Businesses across the United States have been modeling employee fitness challenges around The Biggest Loser since the television mainstay debuted in 2004. While it can help encourage a healthier lifestyle at work, the program isn’t for everyone. Here are some questions to answer before implementing a similar competition at your own organization.
Do you know the pros and cons?
Camaraderie, social interaction and motivation are some of the benefits to a Biggest Loser challenge, says Amie Hoff, fitness consultant and personal trainer in New York City. Other major “pluses?” Accountability and a sense of belonging, she explains.
“Many companies can also decrease healthcare costs if they are able to show employee engagement,” says Hoff. “And happy and healthy employees means a happy and healthy workplace.”
Meghan Wentz, who organized a similar program for her consulting company’s 50 employees, agrees.
“Aside from developing healthier lifestyles, I think one of the most positive outcomes was the morale boost and the sense of coming together as a company to accomplish something,” says Wentz.
One of Wentz’s participants, Dana Tan, lost 22.5 pounds in 8 weeks.
“By far the biggest success, besides losing weight, is being able to once again participate in athletic activities with my kids,” says Tan.
Just remember to consider the group as a whole, warns Hoff.
“One of the biggest issues I see with this type of competition is that not everyone has a goal to lose weight,” she says. “Some want to tone up, while others want to increase their cardiovascular levels or decrease blood pressure.”
Planning ahead will prevent peer tension or feeling of exclusion.
Can you offer your employees a reward?
Whether you decide to make the competition mandatory or not, one thing is for sure: Nothing motivates like a good incentive.
Greg Justice, owner of AYC Health & Fitness in Kansas City, who designs Biggest Loser weight loss programs for companies, says he’s seen everything from cash and gift cards to cheaper insurance premiums offered as reward.
“A CEO said to me, ‘I don’t care what it costs, it’s just the right thing to do,’” explains Justice. “And then you have some companies who consider the program incentive enough.”
“One of our most recent company challenges produced an average weight loss of 12 pounds per participant,” adds Justice. “We offered $500 in cash, massage certificates, heart rate monitors and more.”
Do you know where to start?
Justice likes to run his clients’ challenges around the holiday season, to help prevent mindless eating during a tempting time of year.
“We usually begin the second week of October, to hit Halloween, and run through the second week of the New Year,” he says. “That gives us a twelve-week time frame to keep employees accountable.”
During the Biggest Loser competition, participants measure body fat percentage, weight loss, and goals reached. The three categories are tallied together for the overall score.
“Adding more components makes the contest fairer to everyone,” says Justice.
Hoff encourages her clients to setup medical consultations for their employees before starting any fitness challenge and will only work with employees who have been cleared to participate.
“Most companies do biometric screenings and have someone to monitor the results,” she explains.
Wentz’s company didn’t offer medical consultation to participants, but they did work with a personal trainer who donated three sessions.
“He talked a lot about nutrition and exercise,” Wentz says. “Other than that, the only guidance I gave people was a nutrition worksheet and some websites that had some simple exercise routines.”
“No two people followed the same plan,” says Wentz. “Some joined a gym, and some worked out at home. Other employees did aqua aerobics or spent time on an elliptical or running outside.”

┄┄┄┄┄┄

## WORK REQUEST
Translate this sentence from the article on workplace weight-loss challenges into Spanish: "Whether you decide to make the competition mandatory or not, one thing is for sure: Nothing motivates like a good incentive."

## Collected data entries
┄┄┄┄┄┄

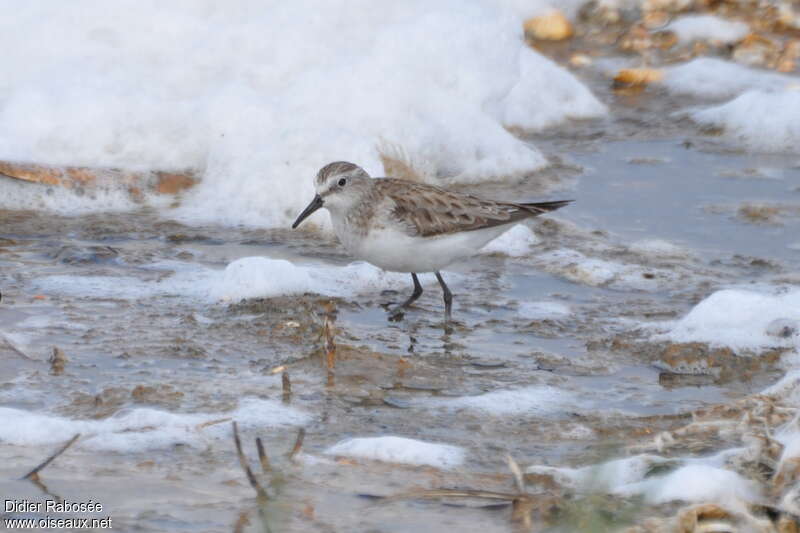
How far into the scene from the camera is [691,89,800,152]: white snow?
8086 millimetres

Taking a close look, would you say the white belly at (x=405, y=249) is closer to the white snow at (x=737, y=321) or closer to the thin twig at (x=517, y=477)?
the white snow at (x=737, y=321)

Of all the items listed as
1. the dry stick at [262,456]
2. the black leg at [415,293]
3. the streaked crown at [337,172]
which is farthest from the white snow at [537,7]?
the dry stick at [262,456]

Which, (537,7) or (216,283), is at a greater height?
(537,7)

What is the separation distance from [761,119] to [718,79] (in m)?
1.13

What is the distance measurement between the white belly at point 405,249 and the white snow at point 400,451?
5.83 ft

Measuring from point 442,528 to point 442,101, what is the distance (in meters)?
4.73

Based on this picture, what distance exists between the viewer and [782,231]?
263 inches

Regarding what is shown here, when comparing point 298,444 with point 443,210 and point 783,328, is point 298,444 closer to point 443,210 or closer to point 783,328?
point 783,328

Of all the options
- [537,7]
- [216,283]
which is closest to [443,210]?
[216,283]

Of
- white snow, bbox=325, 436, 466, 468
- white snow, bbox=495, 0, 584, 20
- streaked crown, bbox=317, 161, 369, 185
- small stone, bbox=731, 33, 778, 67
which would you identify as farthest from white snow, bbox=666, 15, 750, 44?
white snow, bbox=325, 436, 466, 468

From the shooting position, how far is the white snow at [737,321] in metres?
5.04

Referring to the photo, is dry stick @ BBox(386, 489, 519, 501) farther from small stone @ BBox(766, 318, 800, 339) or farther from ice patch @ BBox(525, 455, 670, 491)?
small stone @ BBox(766, 318, 800, 339)

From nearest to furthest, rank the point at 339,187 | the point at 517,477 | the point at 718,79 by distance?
the point at 517,477 → the point at 339,187 → the point at 718,79

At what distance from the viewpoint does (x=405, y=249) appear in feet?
18.6
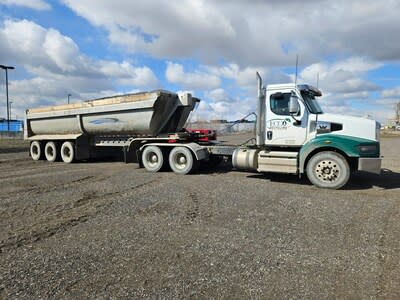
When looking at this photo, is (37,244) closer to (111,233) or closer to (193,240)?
(111,233)

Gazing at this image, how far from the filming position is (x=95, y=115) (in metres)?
13.8

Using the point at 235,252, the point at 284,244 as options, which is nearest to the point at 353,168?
the point at 284,244

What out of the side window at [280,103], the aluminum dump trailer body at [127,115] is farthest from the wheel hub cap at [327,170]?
the aluminum dump trailer body at [127,115]

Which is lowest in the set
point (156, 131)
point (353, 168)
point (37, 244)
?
point (37, 244)

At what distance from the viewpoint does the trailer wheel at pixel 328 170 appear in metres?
8.52

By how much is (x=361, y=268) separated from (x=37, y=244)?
4234 millimetres

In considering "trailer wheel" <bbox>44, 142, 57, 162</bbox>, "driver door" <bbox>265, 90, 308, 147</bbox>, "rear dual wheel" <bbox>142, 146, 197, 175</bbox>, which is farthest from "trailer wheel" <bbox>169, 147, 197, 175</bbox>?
"trailer wheel" <bbox>44, 142, 57, 162</bbox>

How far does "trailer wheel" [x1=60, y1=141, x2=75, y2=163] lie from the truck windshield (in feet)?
33.7

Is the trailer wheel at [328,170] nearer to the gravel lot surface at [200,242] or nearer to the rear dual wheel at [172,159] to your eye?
the gravel lot surface at [200,242]

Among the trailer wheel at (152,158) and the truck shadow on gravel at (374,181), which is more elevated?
the trailer wheel at (152,158)

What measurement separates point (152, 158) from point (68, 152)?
5.45 metres

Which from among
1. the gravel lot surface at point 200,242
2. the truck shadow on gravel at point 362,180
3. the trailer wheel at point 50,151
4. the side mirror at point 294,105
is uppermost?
the side mirror at point 294,105

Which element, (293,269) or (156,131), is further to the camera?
(156,131)

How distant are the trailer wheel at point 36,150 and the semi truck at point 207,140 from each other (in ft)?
0.15
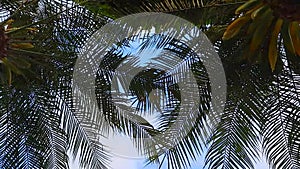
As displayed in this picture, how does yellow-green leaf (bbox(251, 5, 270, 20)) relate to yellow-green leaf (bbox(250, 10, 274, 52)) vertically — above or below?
above

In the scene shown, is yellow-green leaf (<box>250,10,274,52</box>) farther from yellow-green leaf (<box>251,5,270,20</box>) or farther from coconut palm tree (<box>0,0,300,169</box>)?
coconut palm tree (<box>0,0,300,169</box>)

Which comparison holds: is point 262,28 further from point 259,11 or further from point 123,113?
point 123,113

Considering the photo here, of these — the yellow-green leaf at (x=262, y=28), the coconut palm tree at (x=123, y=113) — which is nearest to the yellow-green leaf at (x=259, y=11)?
the yellow-green leaf at (x=262, y=28)

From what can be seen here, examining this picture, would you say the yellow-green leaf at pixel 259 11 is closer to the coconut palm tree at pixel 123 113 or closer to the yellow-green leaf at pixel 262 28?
the yellow-green leaf at pixel 262 28

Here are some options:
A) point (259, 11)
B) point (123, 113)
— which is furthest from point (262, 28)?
point (123, 113)

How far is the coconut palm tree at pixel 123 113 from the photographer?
2033mm

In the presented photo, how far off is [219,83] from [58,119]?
664 mm

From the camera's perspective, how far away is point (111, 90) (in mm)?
2223

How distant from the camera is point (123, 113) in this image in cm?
222

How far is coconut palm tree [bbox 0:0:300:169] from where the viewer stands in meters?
2.03

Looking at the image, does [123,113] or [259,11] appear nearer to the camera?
[259,11]

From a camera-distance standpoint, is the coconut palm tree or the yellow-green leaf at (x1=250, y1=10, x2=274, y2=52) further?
the coconut palm tree

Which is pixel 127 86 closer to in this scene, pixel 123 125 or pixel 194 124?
pixel 123 125

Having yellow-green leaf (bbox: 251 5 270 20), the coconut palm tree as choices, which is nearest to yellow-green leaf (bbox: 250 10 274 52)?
yellow-green leaf (bbox: 251 5 270 20)
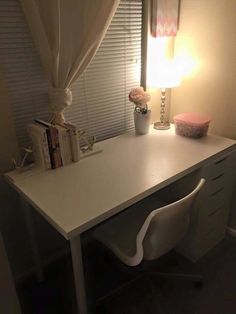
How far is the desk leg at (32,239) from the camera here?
138cm

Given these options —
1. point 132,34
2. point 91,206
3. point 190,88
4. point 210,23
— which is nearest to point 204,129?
point 190,88

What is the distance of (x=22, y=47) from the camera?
129cm

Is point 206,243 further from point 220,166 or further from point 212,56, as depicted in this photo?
point 212,56

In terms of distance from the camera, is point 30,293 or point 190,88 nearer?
point 30,293

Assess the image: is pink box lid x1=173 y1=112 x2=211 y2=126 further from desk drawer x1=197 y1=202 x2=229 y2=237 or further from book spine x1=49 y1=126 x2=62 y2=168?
book spine x1=49 y1=126 x2=62 y2=168

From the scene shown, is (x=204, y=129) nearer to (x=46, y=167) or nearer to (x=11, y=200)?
(x=46, y=167)

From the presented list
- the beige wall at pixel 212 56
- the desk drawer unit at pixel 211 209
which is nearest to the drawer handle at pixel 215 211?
the desk drawer unit at pixel 211 209

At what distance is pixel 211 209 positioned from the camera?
5.38ft

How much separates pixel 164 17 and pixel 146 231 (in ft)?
4.52

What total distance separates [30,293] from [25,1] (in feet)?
5.09

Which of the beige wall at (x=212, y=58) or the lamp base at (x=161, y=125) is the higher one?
the beige wall at (x=212, y=58)

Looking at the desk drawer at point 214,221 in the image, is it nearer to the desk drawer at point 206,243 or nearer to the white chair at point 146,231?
the desk drawer at point 206,243

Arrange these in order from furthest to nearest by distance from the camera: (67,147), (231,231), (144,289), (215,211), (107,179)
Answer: (231,231) < (215,211) < (144,289) < (67,147) < (107,179)

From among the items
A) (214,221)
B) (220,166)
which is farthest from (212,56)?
(214,221)
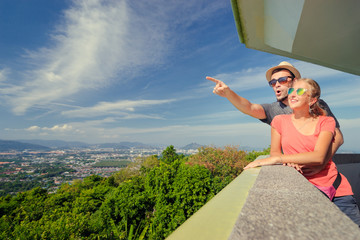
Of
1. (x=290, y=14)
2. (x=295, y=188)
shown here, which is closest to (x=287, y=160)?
(x=295, y=188)

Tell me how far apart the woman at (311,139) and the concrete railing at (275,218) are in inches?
20.2

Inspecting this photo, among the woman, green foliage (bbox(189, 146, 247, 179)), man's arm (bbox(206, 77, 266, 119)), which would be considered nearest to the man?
man's arm (bbox(206, 77, 266, 119))

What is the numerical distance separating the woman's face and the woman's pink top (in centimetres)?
18

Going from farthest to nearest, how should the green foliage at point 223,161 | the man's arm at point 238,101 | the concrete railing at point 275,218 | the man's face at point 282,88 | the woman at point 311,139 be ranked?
the green foliage at point 223,161
the man's face at point 282,88
the man's arm at point 238,101
the woman at point 311,139
the concrete railing at point 275,218

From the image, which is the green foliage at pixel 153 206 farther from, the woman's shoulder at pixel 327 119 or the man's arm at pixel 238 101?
the woman's shoulder at pixel 327 119

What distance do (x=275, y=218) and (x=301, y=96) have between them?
4.79 feet

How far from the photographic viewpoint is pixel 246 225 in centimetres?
68

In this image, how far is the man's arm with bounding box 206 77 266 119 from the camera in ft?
7.59

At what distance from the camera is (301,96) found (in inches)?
70.7

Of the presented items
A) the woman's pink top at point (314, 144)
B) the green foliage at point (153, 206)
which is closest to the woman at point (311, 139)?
→ the woman's pink top at point (314, 144)

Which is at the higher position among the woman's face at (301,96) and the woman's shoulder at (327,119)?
the woman's face at (301,96)

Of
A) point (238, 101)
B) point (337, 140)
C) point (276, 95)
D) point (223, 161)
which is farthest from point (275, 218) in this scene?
point (223, 161)

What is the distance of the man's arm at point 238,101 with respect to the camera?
2.31 m

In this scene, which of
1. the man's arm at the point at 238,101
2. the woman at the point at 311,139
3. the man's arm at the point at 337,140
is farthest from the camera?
the man's arm at the point at 238,101
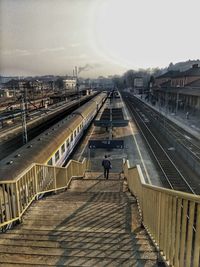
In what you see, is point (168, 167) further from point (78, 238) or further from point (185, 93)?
point (185, 93)

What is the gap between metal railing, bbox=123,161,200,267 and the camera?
3.09 meters

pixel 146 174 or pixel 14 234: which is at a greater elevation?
pixel 14 234

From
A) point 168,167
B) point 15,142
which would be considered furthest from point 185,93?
point 15,142

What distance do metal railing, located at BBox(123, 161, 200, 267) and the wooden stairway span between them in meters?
0.30

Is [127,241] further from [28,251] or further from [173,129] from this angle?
[173,129]

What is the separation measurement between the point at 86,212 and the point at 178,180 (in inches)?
482

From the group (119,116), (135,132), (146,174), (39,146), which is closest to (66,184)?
(39,146)

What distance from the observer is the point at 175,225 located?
Result: 11.7ft

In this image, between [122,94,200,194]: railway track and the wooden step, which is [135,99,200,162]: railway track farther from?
the wooden step

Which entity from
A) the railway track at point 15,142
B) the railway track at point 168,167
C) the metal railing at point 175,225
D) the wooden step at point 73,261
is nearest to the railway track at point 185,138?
the railway track at point 168,167

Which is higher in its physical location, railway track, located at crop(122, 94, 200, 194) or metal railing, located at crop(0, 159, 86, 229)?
metal railing, located at crop(0, 159, 86, 229)

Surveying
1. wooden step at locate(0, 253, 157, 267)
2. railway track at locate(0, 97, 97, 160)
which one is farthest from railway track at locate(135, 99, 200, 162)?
wooden step at locate(0, 253, 157, 267)

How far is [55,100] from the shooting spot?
180 feet

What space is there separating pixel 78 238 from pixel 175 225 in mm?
1829
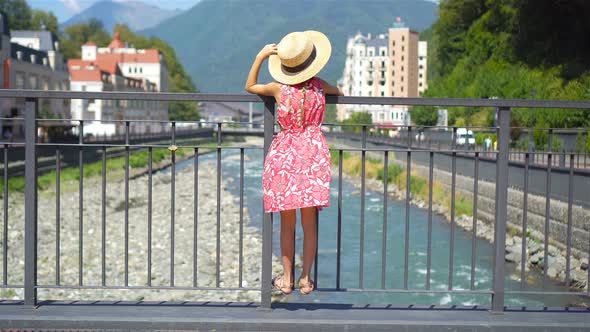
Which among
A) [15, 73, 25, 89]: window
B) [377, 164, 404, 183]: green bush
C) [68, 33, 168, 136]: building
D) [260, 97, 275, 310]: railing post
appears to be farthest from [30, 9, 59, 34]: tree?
[260, 97, 275, 310]: railing post

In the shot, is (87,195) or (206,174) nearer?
(87,195)

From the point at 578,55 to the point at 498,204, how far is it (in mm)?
31876

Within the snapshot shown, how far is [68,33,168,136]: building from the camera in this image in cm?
8206

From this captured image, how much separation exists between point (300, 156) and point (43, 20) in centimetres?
9641

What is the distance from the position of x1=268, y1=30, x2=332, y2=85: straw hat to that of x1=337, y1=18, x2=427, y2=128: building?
335ft

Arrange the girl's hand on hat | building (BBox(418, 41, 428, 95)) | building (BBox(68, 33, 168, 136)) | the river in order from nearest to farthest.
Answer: the girl's hand on hat < the river < building (BBox(68, 33, 168, 136)) < building (BBox(418, 41, 428, 95))

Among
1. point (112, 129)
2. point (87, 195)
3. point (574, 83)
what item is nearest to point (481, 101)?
point (574, 83)

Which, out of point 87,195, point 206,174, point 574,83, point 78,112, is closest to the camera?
point 574,83

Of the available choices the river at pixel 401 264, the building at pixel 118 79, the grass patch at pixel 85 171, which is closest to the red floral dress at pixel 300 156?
the river at pixel 401 264

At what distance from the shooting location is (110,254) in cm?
1848

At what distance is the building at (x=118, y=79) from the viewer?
82.1 m

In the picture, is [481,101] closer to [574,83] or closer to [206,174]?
[574,83]

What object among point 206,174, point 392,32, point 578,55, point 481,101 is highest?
point 392,32

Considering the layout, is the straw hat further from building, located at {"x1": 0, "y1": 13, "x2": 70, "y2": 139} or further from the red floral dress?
building, located at {"x1": 0, "y1": 13, "x2": 70, "y2": 139}
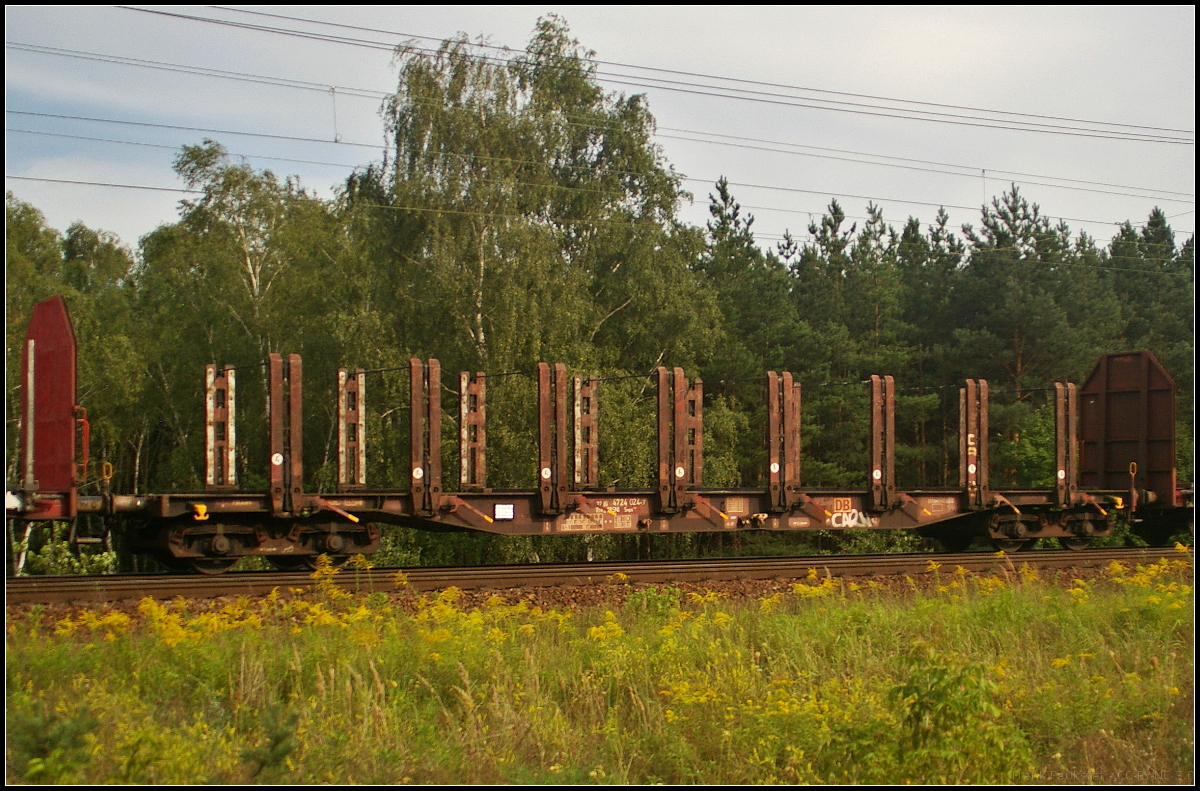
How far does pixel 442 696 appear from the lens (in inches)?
277

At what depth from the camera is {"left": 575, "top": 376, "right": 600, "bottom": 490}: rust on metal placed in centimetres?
1406

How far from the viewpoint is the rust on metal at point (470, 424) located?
1370 cm

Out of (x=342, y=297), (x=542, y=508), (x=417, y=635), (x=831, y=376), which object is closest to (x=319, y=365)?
Answer: (x=342, y=297)

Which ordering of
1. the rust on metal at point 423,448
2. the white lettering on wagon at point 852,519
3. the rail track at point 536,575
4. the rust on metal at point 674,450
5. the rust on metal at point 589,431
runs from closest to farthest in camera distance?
the rail track at point 536,575 → the rust on metal at point 423,448 → the rust on metal at point 674,450 → the rust on metal at point 589,431 → the white lettering on wagon at point 852,519

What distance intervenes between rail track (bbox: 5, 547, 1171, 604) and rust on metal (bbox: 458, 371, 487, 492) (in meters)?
1.57

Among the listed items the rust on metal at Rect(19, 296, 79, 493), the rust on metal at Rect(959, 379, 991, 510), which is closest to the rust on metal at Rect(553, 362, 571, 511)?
the rust on metal at Rect(19, 296, 79, 493)

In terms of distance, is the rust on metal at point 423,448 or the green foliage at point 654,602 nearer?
the green foliage at point 654,602

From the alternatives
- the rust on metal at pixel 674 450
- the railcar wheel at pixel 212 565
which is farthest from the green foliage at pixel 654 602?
the railcar wheel at pixel 212 565

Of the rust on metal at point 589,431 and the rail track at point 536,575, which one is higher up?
the rust on metal at point 589,431

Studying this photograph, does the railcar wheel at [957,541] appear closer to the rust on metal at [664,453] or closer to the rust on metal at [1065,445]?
the rust on metal at [1065,445]

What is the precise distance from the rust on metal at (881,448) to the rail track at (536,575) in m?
1.11

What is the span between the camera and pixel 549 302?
23047mm

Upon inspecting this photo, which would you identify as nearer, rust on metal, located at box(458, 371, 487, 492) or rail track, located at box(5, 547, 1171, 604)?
rail track, located at box(5, 547, 1171, 604)

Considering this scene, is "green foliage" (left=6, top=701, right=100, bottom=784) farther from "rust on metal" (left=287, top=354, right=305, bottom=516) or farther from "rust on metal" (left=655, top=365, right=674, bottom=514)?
"rust on metal" (left=655, top=365, right=674, bottom=514)
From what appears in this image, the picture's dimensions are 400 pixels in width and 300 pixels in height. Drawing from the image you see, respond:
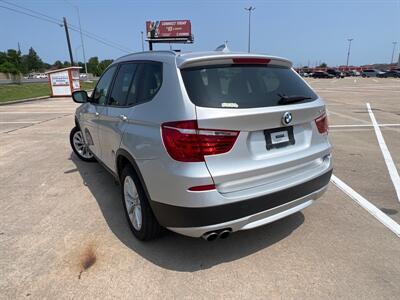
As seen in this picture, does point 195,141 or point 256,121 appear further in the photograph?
point 256,121

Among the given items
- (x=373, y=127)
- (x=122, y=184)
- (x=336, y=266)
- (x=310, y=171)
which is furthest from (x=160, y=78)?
(x=373, y=127)

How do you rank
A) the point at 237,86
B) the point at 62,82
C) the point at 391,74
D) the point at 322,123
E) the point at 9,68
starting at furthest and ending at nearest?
the point at 9,68 → the point at 391,74 → the point at 62,82 → the point at 322,123 → the point at 237,86

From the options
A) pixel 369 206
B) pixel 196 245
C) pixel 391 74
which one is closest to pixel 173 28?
pixel 391 74

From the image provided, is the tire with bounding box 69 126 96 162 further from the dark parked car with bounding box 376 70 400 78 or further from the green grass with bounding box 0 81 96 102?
the dark parked car with bounding box 376 70 400 78

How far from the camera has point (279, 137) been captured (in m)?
2.62

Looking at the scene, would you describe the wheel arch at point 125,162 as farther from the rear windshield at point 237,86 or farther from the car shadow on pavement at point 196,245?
the rear windshield at point 237,86

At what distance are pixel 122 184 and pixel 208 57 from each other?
1.68 meters

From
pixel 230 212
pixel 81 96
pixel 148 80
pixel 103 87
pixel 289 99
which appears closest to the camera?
pixel 230 212

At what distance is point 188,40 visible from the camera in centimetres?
5653

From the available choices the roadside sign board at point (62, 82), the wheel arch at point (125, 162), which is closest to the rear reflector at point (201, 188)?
the wheel arch at point (125, 162)

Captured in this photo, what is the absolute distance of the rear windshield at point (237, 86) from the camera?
2406 millimetres

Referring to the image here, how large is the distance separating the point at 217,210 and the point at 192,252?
2.59 feet

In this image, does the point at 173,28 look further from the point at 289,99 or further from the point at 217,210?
the point at 217,210

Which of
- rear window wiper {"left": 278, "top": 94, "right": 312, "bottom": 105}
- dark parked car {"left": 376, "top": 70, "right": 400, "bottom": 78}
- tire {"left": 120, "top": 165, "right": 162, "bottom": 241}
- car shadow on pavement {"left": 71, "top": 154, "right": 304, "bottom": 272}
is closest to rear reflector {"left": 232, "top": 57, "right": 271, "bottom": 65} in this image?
rear window wiper {"left": 278, "top": 94, "right": 312, "bottom": 105}
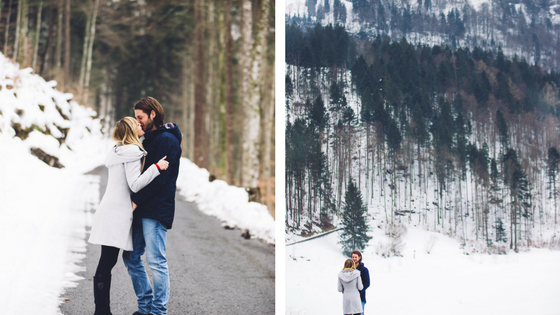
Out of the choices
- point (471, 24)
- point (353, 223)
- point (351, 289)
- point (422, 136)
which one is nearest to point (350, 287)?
point (351, 289)

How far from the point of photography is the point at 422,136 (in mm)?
3508

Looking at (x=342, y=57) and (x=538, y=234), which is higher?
(x=342, y=57)

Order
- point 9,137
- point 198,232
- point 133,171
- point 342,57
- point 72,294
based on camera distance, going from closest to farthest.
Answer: point 133,171 → point 72,294 → point 342,57 → point 9,137 → point 198,232

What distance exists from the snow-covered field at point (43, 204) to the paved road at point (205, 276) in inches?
7.5

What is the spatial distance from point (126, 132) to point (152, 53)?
33.5 ft

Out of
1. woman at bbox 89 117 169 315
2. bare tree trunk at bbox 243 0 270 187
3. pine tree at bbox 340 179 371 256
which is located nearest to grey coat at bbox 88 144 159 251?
woman at bbox 89 117 169 315

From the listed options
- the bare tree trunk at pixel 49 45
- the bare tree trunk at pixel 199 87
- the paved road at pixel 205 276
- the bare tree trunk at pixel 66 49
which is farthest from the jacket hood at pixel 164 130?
the bare tree trunk at pixel 199 87

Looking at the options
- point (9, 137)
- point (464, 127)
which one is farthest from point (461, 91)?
point (9, 137)

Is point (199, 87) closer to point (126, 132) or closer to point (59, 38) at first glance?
point (59, 38)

┄┄┄┄┄┄

## WRITTEN RESPONSE
Ya sea que decidas hacer la competencia obligatoria o no, una cosa es segura: nada motiva como un buen incentivo.